Published on: 08 December 2016 in Industry

One day in Strasbourg: lobbying for fair remuneration

Reading time: 4 minutes and 42 seconds

Last month, Directors UK and representatives from authors’ organisations from across Europe converged on Strasbourg to take part in a day of lobbying activity on copyright reforms at the European Parliament.

Director and Board Vice-Chair Tom Roberts, who was part of the Directors UK delegation, tells us more:

Late last month I accompanied Directors UK CEO Andrew Chowns and Head of Communications and Public Affairs, Victoria Morris on an intense but very productive trip to lobby British MEPs at the European Parliament. We were there to urge them to adopt important amendments to the EU draft directive on the Digital Single Market.

Lobbying Strasbourg may seem an antiquated notion in the these Brexit days but the reality is otherwise. With over two years to go before we exit and a promise by the UK Government to absorb (temporarily at least) all European law into the UK statute book, it makes sense to do all we can to insure the new directive will truly serve directors’ interests. We are seeking a provision in the directive that establishes an absolute and inalienable right to remuneration for the use of our copyright. We also want them to toughen up provisions on producers reporting sales and revenues, and make the end-user fully responsible for compliance.

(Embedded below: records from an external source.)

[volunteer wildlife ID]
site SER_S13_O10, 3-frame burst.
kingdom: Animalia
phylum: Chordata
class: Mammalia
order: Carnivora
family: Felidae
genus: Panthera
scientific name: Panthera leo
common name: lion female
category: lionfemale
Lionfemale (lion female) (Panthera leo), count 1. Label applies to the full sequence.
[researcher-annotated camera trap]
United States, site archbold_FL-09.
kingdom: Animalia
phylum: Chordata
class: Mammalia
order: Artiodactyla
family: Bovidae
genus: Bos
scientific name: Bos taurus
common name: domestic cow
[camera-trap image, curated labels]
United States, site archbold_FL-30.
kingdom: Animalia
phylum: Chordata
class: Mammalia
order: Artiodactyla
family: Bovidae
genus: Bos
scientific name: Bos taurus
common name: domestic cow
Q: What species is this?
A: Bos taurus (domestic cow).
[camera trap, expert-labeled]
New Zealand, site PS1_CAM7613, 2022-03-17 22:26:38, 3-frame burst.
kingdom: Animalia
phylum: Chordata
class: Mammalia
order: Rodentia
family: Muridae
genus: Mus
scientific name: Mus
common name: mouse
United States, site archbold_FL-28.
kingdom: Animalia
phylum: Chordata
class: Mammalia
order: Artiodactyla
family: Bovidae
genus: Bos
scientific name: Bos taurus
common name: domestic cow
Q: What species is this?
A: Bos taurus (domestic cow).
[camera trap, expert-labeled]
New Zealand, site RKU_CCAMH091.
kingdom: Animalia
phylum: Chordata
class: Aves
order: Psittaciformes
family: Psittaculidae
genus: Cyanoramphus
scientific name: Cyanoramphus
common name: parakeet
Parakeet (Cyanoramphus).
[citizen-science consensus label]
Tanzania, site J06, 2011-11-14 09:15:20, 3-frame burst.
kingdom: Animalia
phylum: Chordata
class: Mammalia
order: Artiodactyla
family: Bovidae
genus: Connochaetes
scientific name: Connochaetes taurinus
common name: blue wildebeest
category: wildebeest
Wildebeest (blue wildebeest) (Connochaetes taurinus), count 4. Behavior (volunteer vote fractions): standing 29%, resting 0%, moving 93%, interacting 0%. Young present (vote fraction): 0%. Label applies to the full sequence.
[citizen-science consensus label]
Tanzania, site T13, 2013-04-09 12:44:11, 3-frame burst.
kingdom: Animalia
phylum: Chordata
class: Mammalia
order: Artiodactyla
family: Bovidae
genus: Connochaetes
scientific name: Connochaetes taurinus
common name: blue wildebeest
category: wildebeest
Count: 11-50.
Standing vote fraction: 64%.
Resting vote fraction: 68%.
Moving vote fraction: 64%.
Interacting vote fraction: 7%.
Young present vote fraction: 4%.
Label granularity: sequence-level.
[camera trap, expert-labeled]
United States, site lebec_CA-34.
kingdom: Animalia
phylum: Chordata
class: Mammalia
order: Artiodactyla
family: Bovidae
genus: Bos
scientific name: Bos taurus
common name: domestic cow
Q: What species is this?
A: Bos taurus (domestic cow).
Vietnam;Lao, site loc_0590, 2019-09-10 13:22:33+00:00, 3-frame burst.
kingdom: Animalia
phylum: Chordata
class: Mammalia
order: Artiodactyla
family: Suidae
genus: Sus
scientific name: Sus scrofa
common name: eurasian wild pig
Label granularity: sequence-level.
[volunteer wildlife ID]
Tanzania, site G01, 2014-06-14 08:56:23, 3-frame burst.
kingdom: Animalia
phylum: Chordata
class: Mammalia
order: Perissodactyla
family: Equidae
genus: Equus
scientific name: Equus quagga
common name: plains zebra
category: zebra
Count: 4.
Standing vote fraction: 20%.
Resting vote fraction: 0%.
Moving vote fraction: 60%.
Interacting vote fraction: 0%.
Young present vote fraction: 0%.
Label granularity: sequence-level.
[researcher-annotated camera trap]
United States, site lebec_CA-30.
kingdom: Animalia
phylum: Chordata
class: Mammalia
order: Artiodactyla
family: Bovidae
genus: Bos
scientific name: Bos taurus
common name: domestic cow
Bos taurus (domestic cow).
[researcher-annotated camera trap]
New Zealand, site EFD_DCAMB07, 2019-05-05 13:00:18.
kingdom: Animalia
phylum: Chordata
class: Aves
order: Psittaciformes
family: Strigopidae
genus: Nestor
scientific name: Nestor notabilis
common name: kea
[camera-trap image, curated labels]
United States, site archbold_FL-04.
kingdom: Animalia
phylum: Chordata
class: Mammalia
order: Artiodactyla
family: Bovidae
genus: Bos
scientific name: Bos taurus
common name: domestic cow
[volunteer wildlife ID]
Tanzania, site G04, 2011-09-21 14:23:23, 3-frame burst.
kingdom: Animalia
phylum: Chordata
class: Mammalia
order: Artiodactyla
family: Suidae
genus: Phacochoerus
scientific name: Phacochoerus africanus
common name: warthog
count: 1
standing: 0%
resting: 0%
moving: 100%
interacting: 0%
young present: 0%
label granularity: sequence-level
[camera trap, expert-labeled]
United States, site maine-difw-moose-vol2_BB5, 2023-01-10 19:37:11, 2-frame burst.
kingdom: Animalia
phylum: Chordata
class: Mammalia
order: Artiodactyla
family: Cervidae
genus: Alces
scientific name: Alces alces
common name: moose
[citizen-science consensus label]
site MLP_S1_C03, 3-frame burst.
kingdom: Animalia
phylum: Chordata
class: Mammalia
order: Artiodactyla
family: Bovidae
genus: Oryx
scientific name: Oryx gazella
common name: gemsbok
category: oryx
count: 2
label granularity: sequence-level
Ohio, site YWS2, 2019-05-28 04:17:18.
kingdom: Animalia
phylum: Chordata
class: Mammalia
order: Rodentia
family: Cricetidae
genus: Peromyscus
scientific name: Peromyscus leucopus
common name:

Pretty arcane stuff, I imagined when I accepted the assignment. That idea evaporated the moment we arrived. The British MEPs we met were entirely engaged in the process, and keen to hear directly from working directors. They had already been lobbied by producers and had heard from the music industry, so meeting directors with knowledge of the coalface was a new departure. They seemed genuinely sympathetic and recognised how much more of an economic contribution creative workers can make if they are finally given a reasonable share in the exploitation of our work.

It is hard to judge, at this point at least, whether the amendments will ultimately be adopted, but as our partners in Europe, FERA and SAA, along with our UK colleagues at ALCS, are gearing up for the fight we can reasonably expect some success.

Now if we can just get the Directive on the statute book before we leave...

Victoria Morris, Head of Communications and Public Affairs at Directors UK, gives us a bit more background:

As part of an initiative organised by our European association SAA (Society of Audiovisual Authors), representatives from each EU member state met with their MEPs on Tuesday 22 November to highlight the issues affecting authors within the proposed changes to the European Copyright Act. Representatives and MEPs also attended a dinner to celebrate the nominees for the 2016 LUX Prize which was taking place that week.

You may be wondering why this trip was important given the UK’s decision to leave the European Union and the forthcoming ‘Brexit’. There are significant changes being proposed to European copyright legislation in order to make it fit for the digital age. Much of what is being proposed is a step in the right direction following years of lobbying for fair remuneration for authors – and copyright is the key here. The new copyright directive acknowledges the importance of this and has included provisions within the draft which should, in theory, enable authors to receive fair remuneration, including: transparency obligations for reporting; a contract adjustment mechanism if your agreed remuneration is disproportionately low compared to the revenues gained from your work; a dispute resolution mechanism should you feel your have not been fairly remunerated. However, in practice we believe that the drafting of the directive needs to be strengthened in order for these provisions to be effective and remove any loopholes. We are also calling for the inclusion of an unwaivable right to remuneration.

Lobbying in Europe to get this right is still important because if the directive is passed in Europe before we leave the EU then it is likely to become law in the UK too, and we think that this is good news for you as authors. That is why we’re pushing hard for them to get it right at this stage.

Directors UK was represented in Strasbourg by myself, Andrew Chowns, and Tom Roberts, an award-winning documentary director and Vice-Chair of the Board. We were joined by Barbara Hayes (Deputy CEO) and children’s author Diane Redmond from ALCS, representing writers. Together, on behalf of directors and writers, we had meetings with seven UK MEPs who are actively working on debating copyright in Europe, setting out our concerns and suggesting amendments. We found most to be supportive of authors and receptive to what we were saying, some clearly sympathetic and willing to support our changes, others asking questions which will help to shape our on-going activity. Having authors in the room with us to give first hand examples of what you do and the difficulties of achieving fair remuneration was powerful. Case studies, case studies, case studies and well-thought-through arguments are what will help MEPs to argue our case effectively.